→ Aim of the exercise
Every record here needs to be retyped exactly.

╭──

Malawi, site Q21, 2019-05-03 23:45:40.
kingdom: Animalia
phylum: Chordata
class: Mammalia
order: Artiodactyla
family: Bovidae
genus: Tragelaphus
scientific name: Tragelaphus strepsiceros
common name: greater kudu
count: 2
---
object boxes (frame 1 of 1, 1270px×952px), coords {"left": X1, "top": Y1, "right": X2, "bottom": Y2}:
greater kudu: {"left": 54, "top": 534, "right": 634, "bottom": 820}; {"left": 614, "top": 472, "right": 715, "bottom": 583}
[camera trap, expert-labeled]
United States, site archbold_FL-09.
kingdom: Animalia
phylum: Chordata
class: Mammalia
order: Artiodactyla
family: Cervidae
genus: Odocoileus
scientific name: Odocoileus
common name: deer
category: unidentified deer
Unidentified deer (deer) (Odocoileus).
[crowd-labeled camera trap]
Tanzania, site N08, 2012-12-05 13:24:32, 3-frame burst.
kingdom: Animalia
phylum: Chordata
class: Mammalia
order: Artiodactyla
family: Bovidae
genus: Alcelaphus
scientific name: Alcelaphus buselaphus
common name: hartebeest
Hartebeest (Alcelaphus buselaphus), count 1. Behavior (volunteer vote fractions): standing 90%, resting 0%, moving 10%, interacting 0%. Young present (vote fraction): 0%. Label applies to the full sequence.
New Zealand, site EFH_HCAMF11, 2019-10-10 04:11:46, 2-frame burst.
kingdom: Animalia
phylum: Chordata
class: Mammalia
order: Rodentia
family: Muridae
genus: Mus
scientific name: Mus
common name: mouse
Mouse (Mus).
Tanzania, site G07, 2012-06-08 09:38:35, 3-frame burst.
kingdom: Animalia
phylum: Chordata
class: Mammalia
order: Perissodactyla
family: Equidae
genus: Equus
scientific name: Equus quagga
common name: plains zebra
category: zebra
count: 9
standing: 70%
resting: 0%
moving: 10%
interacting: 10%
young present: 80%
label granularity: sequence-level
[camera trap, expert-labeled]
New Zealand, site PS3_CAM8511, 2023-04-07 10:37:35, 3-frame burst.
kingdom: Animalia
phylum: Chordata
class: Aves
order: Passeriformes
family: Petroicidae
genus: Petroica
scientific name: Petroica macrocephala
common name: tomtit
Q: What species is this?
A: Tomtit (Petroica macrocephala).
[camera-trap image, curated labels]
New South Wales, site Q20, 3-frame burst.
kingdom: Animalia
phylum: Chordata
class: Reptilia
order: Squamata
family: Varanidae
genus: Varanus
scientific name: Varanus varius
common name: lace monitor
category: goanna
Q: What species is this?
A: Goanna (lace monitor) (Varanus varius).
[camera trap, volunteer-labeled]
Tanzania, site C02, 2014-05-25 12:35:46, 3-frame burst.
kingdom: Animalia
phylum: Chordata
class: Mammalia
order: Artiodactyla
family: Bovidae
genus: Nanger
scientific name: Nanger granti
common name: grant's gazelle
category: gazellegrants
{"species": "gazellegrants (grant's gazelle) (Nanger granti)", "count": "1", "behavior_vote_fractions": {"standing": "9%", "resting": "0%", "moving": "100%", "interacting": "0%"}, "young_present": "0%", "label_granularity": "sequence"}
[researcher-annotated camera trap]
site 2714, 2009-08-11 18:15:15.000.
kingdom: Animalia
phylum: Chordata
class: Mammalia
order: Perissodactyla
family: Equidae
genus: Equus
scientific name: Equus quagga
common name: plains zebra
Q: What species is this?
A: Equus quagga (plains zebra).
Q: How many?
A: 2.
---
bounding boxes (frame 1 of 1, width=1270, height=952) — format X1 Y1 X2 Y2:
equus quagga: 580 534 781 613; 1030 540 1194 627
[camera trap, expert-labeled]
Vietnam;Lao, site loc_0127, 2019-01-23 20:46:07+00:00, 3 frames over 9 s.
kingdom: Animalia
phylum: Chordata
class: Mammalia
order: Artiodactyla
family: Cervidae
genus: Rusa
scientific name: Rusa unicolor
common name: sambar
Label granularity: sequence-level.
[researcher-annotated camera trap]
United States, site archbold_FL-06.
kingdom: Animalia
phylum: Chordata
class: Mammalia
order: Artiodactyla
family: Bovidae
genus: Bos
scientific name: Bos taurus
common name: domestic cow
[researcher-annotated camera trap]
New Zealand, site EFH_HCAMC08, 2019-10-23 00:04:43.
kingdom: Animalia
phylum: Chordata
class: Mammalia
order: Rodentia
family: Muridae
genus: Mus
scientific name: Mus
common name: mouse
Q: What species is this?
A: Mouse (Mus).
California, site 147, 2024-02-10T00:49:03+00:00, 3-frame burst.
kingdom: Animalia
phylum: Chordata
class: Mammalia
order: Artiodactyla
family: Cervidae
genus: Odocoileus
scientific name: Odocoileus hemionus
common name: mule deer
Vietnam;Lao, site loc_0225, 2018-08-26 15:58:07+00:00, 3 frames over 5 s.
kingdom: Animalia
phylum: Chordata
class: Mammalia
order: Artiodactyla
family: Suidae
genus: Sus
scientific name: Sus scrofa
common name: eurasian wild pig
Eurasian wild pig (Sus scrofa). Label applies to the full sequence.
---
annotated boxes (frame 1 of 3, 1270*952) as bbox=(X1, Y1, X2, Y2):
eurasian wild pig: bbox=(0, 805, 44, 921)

╰──

→ Result of this exercise
Malawi, site Q21, 2019-05-03 23:45:40.
kingdom: Animalia
phylum: Chordata
class: Mammalia
order: Artiodactyla
family: Bovidae
genus: Tragelaphus
scientific name: Tragelaphus strepsiceros
common name: greater kudu
count: 2
---
object boxes (frame 1 of 1, 1270px×952px), coords {"left": X1, "top": Y1, "right": X2, "bottom": Y2}:
greater kudu: {"left": 54, "top": 534, "right": 634, "bottom": 820}; {"left": 614, "top": 472, "right": 715, "bottom": 583}
[camera trap, expert-labeled]
United States, site archbold_FL-09.
kingdom: Animalia
phylum: Chordata
class: Mammalia
order: Artiodactyla
family: Cervidae
genus: Odocoileus
scientific name: Odocoileus
common name: deer
category: unidentified deer
Unidentified deer (deer) (Odocoileus).
[crowd-labeled camera trap]
Tanzania, site N08, 2012-12-05 13:24:32, 3-frame burst.
kingdom: Animalia
phylum: Chordata
class: Mammalia
order: Artiodactyla
family: Bovidae
genus: Alcelaphus
scientific name: Alcelaphus buselaphus
common name: hartebeest
Hartebeest (Alcelaphus buselaphus), count 1. Behavior (volunteer vote fractions): standing 90%, resting 0%, moving 10%, interacting 0%. Young present (vote fraction): 0%. Label applies to the full sequence.
New Zealand, site EFH_HCAMF11, 2019-10-10 04:11:46, 2-frame burst.
kingdom: Animalia
phylum: Chordata
class: Mammalia
order: Rodentia
family: Muridae
genus: Mus
scientific name: Mus
common name: mouse
Mouse (Mus).
Tanzania, site G07, 2012-06-08 09:38:35, 3-frame burst.
kingdom: Animalia
phylum: Chordata
class: Mammalia
order: Perissodactyla
family: Equidae
genus: Equus
scientific name: Equus quagga
common name: plains zebra
category: zebra
count: 9
standing: 70%
resting: 0%
moving: 10%
interacting: 10%
young present: 80%
label granularity: sequence-level
[camera trap, expert-labeled]
New Zealand, site PS3_CAM8511, 2023-04-07 10:37:35, 3-frame burst.
kingdom: Animalia
phylum: Chordata
class: Aves
order: Passeriformes
family: Petroicidae
genus: Petroica
scientific name: Petroica macrocephala
common name: tomtit
Q: What species is this?
A: Tomtit (Petroica macrocephala).
[camera-trap image, curated labels]
New South Wales, site Q20, 3-frame burst.
kingdom: Animalia
phylum: Chordata
class: Reptilia
order: Squamata
family: Varanidae
genus: Varanus
scientific name: Varanus varius
common name: lace monitor
category: goanna
Q: What species is this?
A: Goanna (lace monitor) (Varanus varius).
[camera trap, volunteer-labeled]
Tanzania, site C02, 2014-05-25 12:35:46, 3-frame burst.
kingdom: Animalia
phylum: Chordata
class: Mammalia
order: Artiodactyla
family: Bovidae
genus: Nanger
scientific name: Nanger granti
common name: grant's gazelle
category: gazellegrants
{"species": "gazellegrants (grant's gazelle) (Nanger granti)", "count": "1", "behavior_vote_fractions": {"standing": "9%", "resting": "0%", "moving": "100%", "interacting": "0%"}, "young_present": "0%", "label_granularity": "sequence"}
[researcher-annotated camera trap]
site 2714, 2009-08-11 18:15:15.000.
kingdom: Animalia
phylum: Chordata
class: Mammalia
order: Perissodactyla
family: Equidae
genus: Equus
scientific name: Equus quagga
common name: plains zebra
Q: What species is this?
A: Equus quagga (plains zebra).
Q: How many?
A: 2.
---
bounding boxes (frame 1 of 1, width=1270, height=952) — format X1 Y1 X2 Y2:
equus quagga: 580 534 781 613; 1030 540 1194 627
[camera trap, expert-labeled]
Vietnam;Lao, site loc_0127, 2019-01-23 20:46:07+00:00, 3 frames over 9 s.
kingdom: Animalia
phylum: Chordata
class: Mammalia
order: Artiodactyla
family: Cervidae
genus: Rusa
scientific name: Rusa unicolor
common name: sambar
Label granularity: sequence-level.
[researcher-annotated camera trap]
United States, site archbold_FL-06.
kingdom: Animalia
phylum: Chordata
class: Mammalia
order: Artiodactyla
family: Bovidae
genus: Bos
scientific name: Bos taurus
common name: domestic cow
[researcher-annotated camera trap]
New Zealand, site EFH_HCAMC08, 2019-10-23 00:04:43.
kingdom: Animalia
phylum: Chordata
class: Mammalia
order: Rodentia
family: Muridae
genus: Mus
scientific name: Mus
common name: mouse
Q: What species is this?
A: Mouse (Mus).
California, site 147, 2024-02-10T00:49:03+00:00, 3-frame burst.
kingdom: Animalia
phylum: Chordata
class: Mammalia
order: Artiodactyla
family: Cervidae
genus: Odocoileus
scientific name: Odocoileus hemionus
common name: mule deer
Vietnam;Lao, site loc_0225, 2018-08-26 15:58:07+00:00, 3 frames over 5 s.
kingdom: Animalia
phylum: Chordata
class: Mammalia
order: Artiodactyla
family: Suidae
genus: Sus
scientific name: Sus scrofa
common name: eurasian wild pig
Eurasian wild pig (Sus scrofa). Label applies to the full sequence.
---
annotated boxes (frame 1 of 3, 1270*952) as bbox=(X1, Y1, X2, Y2):
eurasian wild pig: bbox=(0, 805, 44, 921)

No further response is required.